The Financial Intelligence Centre (FIC) has accused estate agents of "wilful non-compliance" for failing to submit required risk reports.
According to the centre, these actions are "dismantling and disrupting" South Africa's efforts to exit the Financial Action Task Force's grey list.
The centre, which analyses and interprets financial data to combat money laundering, has begun issuing notices of intention to fine non-compliant businesses.
Certain designated non-financial businesses and professions (DNFBPs) continue to ignore directives from the Financial Intelligence Centre (FIC), obstructing South Africa's efforts to exit the Financial Action Task Force (FATF) grey list, it said.
At the FATF plenary in June, South Africa reported its progress in addressing deficiencies in its measures for combating money laundering (ML) and terrorist financing (TF).
While FATF acknowledged the FIC's progress in understanding DNFBP risk levels through the introduction of the risk and compliance return (RCR) questionnaire, concerns remain over the low submission rates of RCRs by DNFBPs. FATF emphasized the need for increased response rates from these accountable institutions.
The RCR is a questionnaire that assists businesses in identifying the risks they face regarding ML and TF abuse.
The FIC uses its Risk and Compliance Assessment Analysis tool to evaluate the RCRs, identifying higher-risk DNFBPs and informing its supervisory approach, including inspections on high-risk entities.
In March 2023, the FIC said it issued Directive 6, calling upon legal practitioners, estate agents, trust service providers, company service providers, and casinos to complete and submit their RCRs online by 31 May 2023.
The average RCR submission rate across affected Directive 6 sectors is 63%, with individual sector submission rates as follows:
Legal practitioners: 60%
Estate agents: 66%
Trust service providers: 74%
Company service providers: 76%
Casinos: 100%
The FIC said it has reiterated to these sectors, excluding casinos, that non-submission of RCRs places them in a state of non-compliance, risking administrative sanctions.
The current low response levels hinder the country's progress in addressing the FATF-identified deficiency that DNFBPs cannot identify their ML and TF abuse risks.
Due to this non-compliance, the FIC said it has already begun issuing notices of intention to sanction, sanctions, and fines.
Additionally, in March 2023, the FIC said it issued Directive 7, instructing dealers in precious stones, dealers in precious metals (including Krugerrand dealers), credit providers, and crypto asset service providers to submit RCRs by 31 July 2023. Submissions from these sectors are still outstanding.
The continued disregard for compliance with Directives 6 and 7 remains a major obstacle to South Africa's efforts to exit the grey list, despite these sectors being identified as the most vulnerable to ML and TF abuse.

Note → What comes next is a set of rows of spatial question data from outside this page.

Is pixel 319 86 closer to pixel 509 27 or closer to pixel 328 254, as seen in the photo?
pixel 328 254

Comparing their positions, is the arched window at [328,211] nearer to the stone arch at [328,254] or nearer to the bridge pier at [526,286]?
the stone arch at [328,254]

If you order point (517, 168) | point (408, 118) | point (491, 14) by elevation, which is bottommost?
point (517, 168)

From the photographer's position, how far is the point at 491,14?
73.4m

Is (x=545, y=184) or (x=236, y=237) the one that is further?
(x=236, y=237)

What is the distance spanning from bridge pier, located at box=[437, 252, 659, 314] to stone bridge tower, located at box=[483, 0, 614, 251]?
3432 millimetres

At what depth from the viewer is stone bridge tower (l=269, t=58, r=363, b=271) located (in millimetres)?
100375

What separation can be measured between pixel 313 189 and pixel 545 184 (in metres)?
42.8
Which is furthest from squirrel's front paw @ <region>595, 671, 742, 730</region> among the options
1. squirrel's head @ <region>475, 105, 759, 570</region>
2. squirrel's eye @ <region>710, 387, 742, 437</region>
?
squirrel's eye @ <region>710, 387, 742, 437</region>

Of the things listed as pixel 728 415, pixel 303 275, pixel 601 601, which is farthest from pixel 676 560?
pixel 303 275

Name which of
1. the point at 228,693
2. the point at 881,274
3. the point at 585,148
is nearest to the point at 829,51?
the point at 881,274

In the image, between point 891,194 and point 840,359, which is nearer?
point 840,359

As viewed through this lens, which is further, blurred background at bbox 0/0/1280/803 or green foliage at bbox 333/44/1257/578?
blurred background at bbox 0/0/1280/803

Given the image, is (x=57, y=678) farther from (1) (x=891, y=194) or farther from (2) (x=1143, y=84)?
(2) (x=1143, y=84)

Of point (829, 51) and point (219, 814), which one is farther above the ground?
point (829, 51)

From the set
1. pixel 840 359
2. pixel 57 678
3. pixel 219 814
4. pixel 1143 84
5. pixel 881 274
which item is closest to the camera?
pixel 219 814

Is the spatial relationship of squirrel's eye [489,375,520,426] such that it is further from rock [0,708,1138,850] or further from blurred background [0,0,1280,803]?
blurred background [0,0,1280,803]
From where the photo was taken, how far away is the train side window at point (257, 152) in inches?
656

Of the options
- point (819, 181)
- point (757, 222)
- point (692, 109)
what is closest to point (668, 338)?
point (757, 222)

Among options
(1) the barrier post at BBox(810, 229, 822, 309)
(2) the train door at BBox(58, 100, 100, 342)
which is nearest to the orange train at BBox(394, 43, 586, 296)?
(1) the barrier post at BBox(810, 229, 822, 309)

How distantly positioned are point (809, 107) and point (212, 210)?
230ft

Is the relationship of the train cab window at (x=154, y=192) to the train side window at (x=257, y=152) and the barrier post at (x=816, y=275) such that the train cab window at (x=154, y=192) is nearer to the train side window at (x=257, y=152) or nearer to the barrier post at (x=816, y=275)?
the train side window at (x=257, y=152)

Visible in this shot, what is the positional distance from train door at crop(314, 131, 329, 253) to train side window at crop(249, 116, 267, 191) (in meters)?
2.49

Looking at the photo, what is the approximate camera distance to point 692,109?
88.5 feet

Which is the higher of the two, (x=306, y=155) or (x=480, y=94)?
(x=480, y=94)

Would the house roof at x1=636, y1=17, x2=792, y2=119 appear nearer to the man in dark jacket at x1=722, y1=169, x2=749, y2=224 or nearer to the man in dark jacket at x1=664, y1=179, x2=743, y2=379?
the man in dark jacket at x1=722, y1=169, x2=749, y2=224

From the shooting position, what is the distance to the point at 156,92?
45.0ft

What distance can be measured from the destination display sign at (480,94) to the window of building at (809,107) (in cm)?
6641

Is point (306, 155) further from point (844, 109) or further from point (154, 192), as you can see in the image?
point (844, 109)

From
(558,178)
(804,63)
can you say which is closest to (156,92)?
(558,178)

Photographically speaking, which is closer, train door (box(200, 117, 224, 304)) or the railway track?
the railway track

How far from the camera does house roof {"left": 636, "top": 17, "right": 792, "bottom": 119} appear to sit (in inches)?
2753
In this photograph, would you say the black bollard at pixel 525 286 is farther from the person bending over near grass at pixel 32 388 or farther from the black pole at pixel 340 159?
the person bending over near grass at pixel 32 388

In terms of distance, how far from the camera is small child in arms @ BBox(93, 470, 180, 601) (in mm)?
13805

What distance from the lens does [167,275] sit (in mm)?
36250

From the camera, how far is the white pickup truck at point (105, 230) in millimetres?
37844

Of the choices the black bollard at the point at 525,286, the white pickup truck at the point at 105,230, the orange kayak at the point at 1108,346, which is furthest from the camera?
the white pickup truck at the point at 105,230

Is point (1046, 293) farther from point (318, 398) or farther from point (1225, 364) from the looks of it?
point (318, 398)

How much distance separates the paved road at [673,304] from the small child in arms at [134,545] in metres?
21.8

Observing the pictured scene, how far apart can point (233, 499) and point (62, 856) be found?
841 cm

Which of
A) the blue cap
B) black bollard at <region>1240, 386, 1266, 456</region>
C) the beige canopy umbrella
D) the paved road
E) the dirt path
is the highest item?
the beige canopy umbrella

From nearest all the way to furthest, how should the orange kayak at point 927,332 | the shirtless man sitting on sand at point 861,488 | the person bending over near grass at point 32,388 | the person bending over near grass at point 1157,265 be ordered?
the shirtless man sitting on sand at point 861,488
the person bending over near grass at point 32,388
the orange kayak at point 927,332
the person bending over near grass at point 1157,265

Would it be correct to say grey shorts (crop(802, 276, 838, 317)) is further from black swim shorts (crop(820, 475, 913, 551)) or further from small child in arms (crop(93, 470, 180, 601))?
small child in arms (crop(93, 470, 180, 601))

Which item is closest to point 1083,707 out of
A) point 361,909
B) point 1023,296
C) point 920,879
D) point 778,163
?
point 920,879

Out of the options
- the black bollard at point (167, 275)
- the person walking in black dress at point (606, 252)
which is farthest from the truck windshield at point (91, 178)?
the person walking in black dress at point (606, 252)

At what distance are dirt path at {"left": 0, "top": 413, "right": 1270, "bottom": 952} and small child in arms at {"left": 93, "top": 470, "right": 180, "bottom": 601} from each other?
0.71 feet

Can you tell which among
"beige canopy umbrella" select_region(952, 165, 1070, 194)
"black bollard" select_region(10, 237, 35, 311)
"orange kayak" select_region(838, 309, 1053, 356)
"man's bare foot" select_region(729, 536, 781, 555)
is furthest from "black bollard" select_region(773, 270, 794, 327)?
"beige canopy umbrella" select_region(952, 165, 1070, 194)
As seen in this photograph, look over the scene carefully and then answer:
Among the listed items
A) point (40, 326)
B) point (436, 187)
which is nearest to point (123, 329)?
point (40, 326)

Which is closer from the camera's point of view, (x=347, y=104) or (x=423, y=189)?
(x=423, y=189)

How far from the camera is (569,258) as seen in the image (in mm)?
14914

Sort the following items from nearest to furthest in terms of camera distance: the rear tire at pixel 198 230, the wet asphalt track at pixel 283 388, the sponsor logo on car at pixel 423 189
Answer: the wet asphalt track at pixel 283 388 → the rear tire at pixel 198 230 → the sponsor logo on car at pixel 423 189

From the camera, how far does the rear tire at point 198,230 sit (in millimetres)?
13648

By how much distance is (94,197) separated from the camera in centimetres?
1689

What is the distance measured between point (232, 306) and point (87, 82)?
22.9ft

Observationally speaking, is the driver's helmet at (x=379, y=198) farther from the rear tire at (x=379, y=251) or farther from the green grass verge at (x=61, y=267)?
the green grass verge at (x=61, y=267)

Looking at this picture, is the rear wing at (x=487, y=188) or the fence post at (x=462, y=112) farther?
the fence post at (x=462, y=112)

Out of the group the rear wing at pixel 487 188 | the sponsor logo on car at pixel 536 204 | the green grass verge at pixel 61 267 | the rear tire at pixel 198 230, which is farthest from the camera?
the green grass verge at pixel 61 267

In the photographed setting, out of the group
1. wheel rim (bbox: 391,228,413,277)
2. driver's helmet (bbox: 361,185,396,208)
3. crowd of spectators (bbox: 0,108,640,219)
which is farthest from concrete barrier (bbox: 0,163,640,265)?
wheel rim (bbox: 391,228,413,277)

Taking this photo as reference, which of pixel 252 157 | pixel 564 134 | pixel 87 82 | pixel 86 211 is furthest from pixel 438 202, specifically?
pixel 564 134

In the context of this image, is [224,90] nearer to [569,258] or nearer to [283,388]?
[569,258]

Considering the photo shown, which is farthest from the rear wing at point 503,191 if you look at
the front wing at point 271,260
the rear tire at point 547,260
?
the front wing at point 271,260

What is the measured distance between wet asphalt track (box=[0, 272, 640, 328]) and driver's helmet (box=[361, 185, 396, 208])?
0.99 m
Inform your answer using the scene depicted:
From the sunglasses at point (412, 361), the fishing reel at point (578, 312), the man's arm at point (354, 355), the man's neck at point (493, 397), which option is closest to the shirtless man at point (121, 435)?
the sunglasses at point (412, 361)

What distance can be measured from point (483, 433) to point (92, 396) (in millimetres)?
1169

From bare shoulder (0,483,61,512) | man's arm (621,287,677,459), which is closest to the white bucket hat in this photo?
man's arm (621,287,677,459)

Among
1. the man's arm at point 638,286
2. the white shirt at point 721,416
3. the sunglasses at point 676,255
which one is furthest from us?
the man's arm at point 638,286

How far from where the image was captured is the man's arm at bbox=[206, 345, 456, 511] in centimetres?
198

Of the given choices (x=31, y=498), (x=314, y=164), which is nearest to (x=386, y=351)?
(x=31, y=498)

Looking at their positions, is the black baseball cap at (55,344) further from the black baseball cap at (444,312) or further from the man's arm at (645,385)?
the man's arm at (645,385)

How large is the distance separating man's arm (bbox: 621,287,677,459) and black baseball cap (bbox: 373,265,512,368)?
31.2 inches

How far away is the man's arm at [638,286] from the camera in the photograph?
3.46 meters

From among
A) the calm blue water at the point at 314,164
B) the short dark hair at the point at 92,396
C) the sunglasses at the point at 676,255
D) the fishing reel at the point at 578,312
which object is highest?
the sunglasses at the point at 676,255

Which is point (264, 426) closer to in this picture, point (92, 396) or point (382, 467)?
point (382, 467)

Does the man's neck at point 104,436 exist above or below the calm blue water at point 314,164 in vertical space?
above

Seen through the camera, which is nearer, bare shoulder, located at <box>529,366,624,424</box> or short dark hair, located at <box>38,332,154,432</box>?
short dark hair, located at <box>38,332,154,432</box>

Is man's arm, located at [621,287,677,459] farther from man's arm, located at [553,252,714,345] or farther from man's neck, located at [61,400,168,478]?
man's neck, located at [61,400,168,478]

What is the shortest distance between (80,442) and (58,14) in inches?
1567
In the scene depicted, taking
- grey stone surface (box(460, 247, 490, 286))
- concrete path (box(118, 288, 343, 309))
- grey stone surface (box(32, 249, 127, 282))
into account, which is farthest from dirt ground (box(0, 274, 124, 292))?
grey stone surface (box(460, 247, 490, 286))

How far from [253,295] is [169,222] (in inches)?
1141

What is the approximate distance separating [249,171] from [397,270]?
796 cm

“There appears to be wilful non-compliance by businesses in these sectors, despite repeated calls and appeals for them to complete and submit their long outstanding RCRs to the FIC,” said Christopher Malan, executive manager for compliance and prevention at the FIC.
“Institutions that have still not submitted their RCRs, are considered delinquent institutions and are automatically deemed to be at high risk of being used for money laundering and terrorist financing purposes. These institutions now face targeted inspections or targeted sanctions their non-compliance.
“Over and above this, these businesses are dismantling and disrupting South Africa’s efforts to exit the grey list and improve the country’s standing in the world economy.
"Remaining on the grey list can impact the lives of ordinary citizens, let alone a broad range of business and the economic future of the country as a whole.”
The FIC said it has already embarked upon issuing notices of intention to sanction, aimed at remediation and payment of fines as admission of non-compliance.